The Metric System
In the late 18th century, Louis XVI of France charged a group of scientists to reform the French system of weights and measures. It was widely recognized at the time that it was an inconsistent and disorganized collection of measurements that varied with location and often on obscure bases. Providing a scientifically observable system with decimally based divisions was the charge assigned to a group from the French Academy of Sciences, which included Pierre Simon LaPlace and J.J. Lagrange. They sought to create bases of measurement linked to the scientifically verifiable values such as the Earth’s circumference.
The unit of length, defined as a meter, was introduced in 1791 after careful measurement of the Earth’s radius and the recognition that the planet was not perfectly spherical but instead possessed an oblate spheroid shape. The meter was designated as one ten-millionth of the length of the Earth’s meridian through the city of Paris from the North Pole to the Equator.
The kilogram was settled upon in 1799 as the mass standard, based on the value of a platinum bar. Now the contemporary standard for the kilogram is stored at the Bureau International des Poids et Mesures (BIPM) in Sevres, France as a Platinum-iridium alloy.
Since the 1960s, the International System of Units has been internationally agreed upon as the standard metric system.

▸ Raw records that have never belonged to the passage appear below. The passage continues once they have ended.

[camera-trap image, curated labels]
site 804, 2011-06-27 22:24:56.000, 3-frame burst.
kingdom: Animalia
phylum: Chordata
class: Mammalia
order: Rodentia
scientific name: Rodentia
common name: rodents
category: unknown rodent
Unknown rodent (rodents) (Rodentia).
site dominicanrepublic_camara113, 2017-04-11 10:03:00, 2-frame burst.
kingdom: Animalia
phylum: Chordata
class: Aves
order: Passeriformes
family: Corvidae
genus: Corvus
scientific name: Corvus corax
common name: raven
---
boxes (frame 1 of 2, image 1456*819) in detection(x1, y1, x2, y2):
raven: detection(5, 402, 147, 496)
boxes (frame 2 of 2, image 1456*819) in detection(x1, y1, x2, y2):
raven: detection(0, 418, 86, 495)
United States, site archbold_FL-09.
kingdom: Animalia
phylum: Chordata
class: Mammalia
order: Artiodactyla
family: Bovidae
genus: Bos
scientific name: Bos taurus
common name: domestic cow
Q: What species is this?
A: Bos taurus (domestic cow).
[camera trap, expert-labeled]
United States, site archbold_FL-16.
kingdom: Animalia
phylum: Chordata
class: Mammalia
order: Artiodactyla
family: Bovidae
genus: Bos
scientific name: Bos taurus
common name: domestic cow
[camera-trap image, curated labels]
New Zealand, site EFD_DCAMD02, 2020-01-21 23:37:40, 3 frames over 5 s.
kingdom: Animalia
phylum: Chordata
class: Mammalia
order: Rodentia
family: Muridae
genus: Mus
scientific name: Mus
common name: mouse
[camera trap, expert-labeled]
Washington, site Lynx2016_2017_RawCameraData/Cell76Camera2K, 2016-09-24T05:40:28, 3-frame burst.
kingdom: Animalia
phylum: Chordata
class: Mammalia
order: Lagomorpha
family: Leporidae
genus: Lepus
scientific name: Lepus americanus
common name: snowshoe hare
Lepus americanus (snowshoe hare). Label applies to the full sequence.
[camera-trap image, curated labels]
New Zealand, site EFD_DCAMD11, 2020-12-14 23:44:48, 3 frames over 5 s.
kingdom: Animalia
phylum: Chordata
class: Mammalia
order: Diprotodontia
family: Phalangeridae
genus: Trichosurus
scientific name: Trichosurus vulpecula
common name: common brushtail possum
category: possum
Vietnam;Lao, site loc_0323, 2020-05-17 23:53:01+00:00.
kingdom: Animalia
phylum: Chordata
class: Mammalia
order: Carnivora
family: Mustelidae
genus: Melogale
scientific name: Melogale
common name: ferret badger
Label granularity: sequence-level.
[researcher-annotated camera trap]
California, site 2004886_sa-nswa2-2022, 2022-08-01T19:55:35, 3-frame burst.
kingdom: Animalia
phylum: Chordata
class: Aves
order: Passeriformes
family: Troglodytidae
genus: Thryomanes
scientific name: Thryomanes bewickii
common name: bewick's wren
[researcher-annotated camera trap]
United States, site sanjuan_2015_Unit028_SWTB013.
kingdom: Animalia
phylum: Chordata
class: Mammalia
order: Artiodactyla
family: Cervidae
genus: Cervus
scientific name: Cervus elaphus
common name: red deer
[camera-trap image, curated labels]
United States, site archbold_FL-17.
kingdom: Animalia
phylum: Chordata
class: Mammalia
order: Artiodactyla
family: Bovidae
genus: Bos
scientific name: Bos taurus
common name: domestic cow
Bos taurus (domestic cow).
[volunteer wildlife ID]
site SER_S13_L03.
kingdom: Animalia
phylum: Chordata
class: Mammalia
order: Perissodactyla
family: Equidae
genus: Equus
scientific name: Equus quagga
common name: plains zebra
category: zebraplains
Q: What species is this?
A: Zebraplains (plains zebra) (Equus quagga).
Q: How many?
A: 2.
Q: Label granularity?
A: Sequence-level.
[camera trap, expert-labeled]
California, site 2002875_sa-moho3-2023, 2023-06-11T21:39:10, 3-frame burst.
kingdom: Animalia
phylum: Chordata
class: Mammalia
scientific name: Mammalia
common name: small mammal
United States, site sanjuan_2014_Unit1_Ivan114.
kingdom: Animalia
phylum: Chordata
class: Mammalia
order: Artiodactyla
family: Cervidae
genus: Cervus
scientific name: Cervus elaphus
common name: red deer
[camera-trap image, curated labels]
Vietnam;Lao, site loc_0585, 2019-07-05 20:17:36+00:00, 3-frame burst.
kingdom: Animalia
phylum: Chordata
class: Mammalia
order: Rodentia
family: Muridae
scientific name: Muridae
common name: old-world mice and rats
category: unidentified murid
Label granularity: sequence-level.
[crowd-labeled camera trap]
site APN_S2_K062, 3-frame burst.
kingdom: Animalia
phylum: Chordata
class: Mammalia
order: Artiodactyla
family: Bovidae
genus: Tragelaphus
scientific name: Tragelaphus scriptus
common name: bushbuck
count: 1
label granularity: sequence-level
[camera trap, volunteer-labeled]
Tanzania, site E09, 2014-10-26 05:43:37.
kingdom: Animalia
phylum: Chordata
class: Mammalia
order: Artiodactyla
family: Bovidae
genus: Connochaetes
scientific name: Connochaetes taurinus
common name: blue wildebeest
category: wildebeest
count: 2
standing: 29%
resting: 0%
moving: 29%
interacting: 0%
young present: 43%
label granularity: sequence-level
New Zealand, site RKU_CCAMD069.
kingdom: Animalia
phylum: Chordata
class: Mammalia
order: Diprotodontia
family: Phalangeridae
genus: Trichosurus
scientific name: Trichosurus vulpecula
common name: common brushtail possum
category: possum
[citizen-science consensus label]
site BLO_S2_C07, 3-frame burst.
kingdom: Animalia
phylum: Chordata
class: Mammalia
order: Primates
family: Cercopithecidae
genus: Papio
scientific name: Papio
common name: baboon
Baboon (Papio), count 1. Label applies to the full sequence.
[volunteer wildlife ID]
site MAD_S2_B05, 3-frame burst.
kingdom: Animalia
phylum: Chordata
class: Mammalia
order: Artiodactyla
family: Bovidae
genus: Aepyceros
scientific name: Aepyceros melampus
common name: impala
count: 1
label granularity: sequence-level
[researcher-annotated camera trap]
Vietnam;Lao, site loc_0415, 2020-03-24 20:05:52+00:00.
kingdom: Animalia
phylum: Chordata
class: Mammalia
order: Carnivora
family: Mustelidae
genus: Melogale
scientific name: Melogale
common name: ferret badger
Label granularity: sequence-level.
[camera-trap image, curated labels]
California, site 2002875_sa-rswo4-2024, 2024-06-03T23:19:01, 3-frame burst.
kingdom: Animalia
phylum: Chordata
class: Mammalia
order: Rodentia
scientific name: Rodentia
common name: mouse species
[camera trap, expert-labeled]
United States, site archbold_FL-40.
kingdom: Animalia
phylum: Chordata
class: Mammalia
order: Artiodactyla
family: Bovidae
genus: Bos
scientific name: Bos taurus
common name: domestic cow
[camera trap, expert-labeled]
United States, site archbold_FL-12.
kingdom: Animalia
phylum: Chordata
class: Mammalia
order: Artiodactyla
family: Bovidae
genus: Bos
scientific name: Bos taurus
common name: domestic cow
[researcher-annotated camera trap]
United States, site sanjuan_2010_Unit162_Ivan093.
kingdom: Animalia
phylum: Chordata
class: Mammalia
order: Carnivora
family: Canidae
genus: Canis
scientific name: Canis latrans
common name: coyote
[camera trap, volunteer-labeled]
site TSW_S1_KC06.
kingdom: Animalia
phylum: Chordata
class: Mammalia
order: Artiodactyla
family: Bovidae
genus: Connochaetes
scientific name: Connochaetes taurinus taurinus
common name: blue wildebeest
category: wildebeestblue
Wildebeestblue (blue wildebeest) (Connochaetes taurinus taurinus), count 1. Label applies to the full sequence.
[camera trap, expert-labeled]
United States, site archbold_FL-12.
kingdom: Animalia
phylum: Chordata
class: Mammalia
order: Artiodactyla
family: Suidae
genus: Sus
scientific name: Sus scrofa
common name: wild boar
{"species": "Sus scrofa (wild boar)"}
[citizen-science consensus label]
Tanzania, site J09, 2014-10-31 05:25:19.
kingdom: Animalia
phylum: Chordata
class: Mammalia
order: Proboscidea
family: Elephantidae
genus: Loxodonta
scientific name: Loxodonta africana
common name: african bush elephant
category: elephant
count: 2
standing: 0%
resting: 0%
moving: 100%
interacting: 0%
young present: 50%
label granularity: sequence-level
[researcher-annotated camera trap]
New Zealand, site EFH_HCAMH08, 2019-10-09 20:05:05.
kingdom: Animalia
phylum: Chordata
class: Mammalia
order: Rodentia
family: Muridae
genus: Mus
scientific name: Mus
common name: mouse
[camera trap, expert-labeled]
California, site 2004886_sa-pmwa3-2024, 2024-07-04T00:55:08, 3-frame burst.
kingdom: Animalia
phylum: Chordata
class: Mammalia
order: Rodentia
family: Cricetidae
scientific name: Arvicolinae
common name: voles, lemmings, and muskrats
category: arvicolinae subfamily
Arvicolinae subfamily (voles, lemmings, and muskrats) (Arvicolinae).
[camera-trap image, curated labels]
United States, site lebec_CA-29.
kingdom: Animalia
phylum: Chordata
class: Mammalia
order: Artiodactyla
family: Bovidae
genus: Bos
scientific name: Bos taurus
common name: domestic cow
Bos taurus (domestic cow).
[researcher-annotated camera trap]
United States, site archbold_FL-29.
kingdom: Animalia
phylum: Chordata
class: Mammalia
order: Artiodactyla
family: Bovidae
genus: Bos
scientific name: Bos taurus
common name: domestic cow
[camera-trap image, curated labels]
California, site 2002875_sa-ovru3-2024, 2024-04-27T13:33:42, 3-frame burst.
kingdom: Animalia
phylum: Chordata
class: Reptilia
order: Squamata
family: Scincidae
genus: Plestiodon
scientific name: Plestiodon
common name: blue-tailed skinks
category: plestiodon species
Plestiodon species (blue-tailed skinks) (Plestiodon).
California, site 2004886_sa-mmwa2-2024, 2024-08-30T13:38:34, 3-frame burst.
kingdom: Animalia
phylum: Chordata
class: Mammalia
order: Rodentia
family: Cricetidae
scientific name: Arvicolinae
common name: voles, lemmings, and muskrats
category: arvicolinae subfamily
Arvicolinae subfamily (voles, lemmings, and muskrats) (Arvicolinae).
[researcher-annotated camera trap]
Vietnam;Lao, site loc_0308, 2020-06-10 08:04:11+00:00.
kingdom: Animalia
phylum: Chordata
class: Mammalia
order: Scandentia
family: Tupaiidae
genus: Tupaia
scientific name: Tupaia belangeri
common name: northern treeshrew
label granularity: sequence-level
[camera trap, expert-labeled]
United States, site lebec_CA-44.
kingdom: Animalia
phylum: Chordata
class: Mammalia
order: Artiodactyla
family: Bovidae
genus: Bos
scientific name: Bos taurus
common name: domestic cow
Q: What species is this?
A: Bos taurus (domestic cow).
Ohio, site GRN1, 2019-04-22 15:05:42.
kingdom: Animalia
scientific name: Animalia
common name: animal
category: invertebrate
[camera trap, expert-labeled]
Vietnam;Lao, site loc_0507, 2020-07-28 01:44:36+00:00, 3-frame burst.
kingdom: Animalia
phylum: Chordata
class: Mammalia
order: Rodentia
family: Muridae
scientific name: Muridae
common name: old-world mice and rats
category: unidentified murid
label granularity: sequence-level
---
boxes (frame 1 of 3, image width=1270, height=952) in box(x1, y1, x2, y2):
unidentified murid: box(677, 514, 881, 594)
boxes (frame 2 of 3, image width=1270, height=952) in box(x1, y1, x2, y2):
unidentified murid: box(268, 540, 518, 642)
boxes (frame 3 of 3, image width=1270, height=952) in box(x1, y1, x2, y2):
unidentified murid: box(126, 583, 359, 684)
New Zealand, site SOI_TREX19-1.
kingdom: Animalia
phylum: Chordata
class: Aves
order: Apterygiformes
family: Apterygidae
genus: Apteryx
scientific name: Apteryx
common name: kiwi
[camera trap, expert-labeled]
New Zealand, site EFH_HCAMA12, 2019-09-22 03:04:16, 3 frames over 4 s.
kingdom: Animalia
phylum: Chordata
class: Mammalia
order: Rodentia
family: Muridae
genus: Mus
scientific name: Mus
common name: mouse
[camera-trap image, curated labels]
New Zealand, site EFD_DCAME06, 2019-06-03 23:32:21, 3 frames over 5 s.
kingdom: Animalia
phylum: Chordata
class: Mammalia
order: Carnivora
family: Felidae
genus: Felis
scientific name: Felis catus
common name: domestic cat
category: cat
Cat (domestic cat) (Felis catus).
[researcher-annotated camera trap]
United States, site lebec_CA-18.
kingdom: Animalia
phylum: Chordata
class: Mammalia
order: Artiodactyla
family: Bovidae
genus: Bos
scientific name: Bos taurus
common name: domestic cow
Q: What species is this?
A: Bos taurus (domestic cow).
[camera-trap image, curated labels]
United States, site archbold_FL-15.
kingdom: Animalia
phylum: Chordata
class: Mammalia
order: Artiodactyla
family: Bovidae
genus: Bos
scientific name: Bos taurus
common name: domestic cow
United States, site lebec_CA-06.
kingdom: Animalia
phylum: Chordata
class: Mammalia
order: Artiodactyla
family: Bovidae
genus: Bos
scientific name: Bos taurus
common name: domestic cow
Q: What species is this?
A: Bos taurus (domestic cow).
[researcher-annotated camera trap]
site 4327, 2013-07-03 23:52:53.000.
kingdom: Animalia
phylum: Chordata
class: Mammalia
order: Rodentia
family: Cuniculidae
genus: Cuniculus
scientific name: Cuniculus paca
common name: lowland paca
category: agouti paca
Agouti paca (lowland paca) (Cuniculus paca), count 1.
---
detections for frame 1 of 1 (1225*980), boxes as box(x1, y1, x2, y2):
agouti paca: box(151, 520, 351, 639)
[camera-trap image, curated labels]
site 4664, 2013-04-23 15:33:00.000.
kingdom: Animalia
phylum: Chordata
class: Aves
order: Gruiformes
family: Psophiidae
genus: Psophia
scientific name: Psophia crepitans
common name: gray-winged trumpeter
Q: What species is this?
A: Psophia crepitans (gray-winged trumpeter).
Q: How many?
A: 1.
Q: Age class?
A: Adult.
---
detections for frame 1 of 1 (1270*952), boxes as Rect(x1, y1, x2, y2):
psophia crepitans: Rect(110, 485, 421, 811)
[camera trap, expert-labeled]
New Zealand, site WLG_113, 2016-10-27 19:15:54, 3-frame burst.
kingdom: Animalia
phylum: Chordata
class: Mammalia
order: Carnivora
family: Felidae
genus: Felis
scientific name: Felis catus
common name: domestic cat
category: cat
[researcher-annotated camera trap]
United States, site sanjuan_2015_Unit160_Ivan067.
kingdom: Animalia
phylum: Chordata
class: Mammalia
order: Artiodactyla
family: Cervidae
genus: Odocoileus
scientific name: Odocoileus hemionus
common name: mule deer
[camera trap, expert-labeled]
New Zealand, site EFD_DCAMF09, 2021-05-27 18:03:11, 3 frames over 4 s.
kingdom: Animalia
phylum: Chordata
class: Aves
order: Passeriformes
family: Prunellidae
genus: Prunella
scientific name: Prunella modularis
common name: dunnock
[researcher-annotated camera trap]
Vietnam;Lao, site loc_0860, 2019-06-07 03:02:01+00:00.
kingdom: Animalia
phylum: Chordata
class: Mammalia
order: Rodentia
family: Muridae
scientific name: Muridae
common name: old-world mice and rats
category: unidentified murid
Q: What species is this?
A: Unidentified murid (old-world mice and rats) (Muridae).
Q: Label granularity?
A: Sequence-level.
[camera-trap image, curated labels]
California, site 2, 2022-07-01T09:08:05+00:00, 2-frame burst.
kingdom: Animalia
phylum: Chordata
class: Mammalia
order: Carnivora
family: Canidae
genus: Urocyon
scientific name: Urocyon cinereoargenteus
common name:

What is the Kelvin Temperature Scale?
In 1848, William Thomson Kelvin, a British physicist proposed the scale that is now named in his honor. In the design of this system, there are no negative values for temperature with the lowest value on the scale known as absolute zero. Substances at this theoretical point would display a complete absence of kinetic energy, thus atoms at absolute zero would cease all motion.